そんなに悪い所じゃないぜ。第一社宅は大きいし、庭も相当に広いしするから、草花なぞ作るには持って来いだ。何でも元は雍家花園《ようかかえん》とか云ってね、――」
男は突然口を噤《つぐ》んだ。いつか森《しん》とした部屋の中には、かすかに人の泣くけはいがしている。
「おい。」
泣き声は急に聞えなくなった。と思うとすぐにまた、途切《とぎ》れ途切れに続き出した。
「おい。敏子《としこ》。」
半ば体を起した男は、畳に片肘《かたひじ》靠《もた》せたまま、当惑《とうわく》らしい眼つきを見せた。
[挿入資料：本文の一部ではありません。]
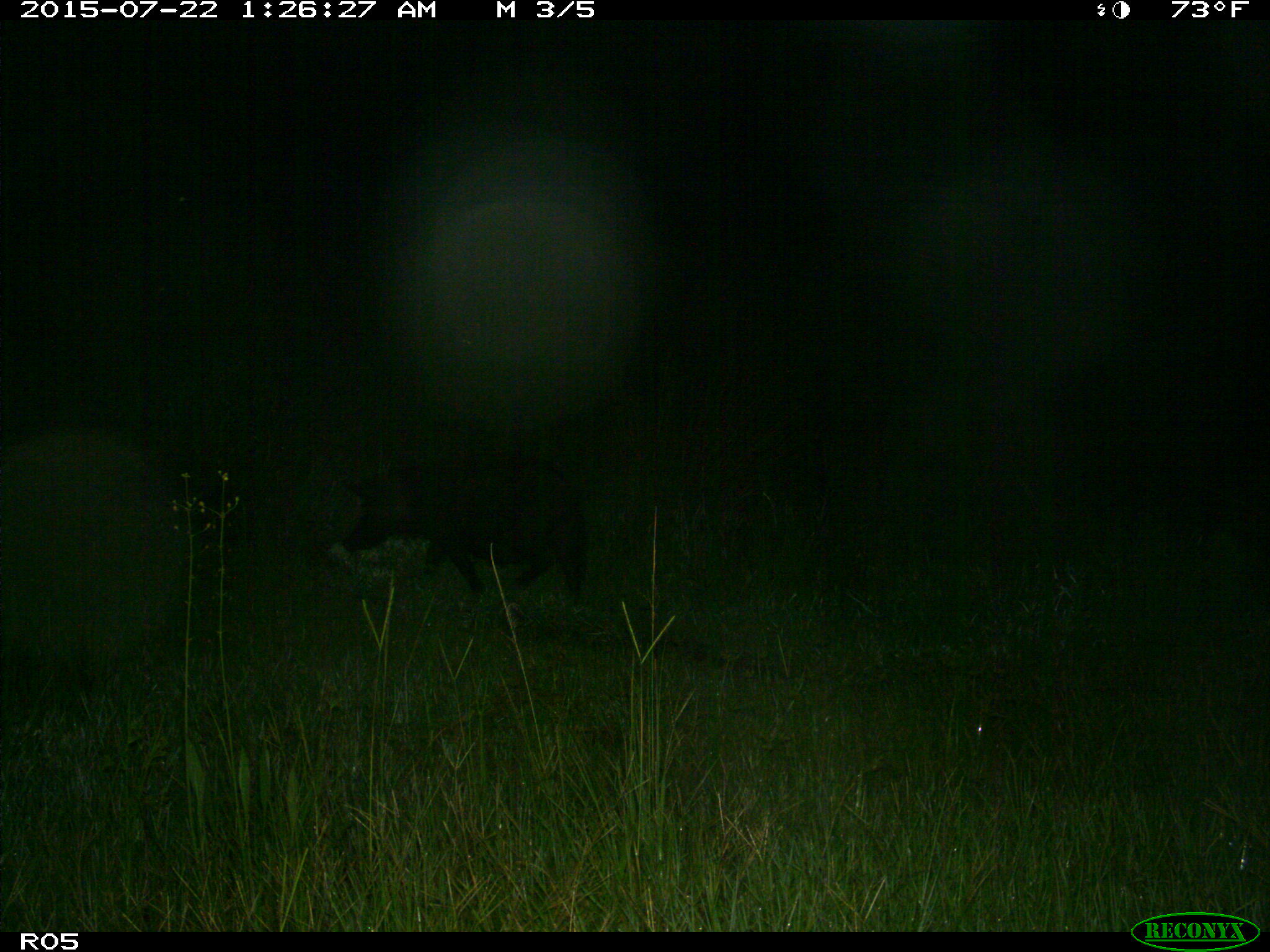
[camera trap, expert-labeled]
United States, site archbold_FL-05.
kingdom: Animalia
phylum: Chordata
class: Mammalia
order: Artiodactyla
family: Suidae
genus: Sus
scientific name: Sus scrofa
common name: wild boar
「お前は己《おれ》と約束したじゃないか? もう愚痴《ぐち》はこぼすまい。もう涙は見せない事にしよう。もう、――」
男はちょいと瞼《まぶた》を挙げた。
「それとも何かあの事以外に、悲しい事でもあるのかい? たとえば日本へ帰りたいとか、支那でも田舎《いなか》へは行きたくないとか、――」
「いいえ。――いいえ。そんな事じゃなくってよ。」
敏子は涙を落し落し、意外なほど烈《はげ》しい打消し方をした。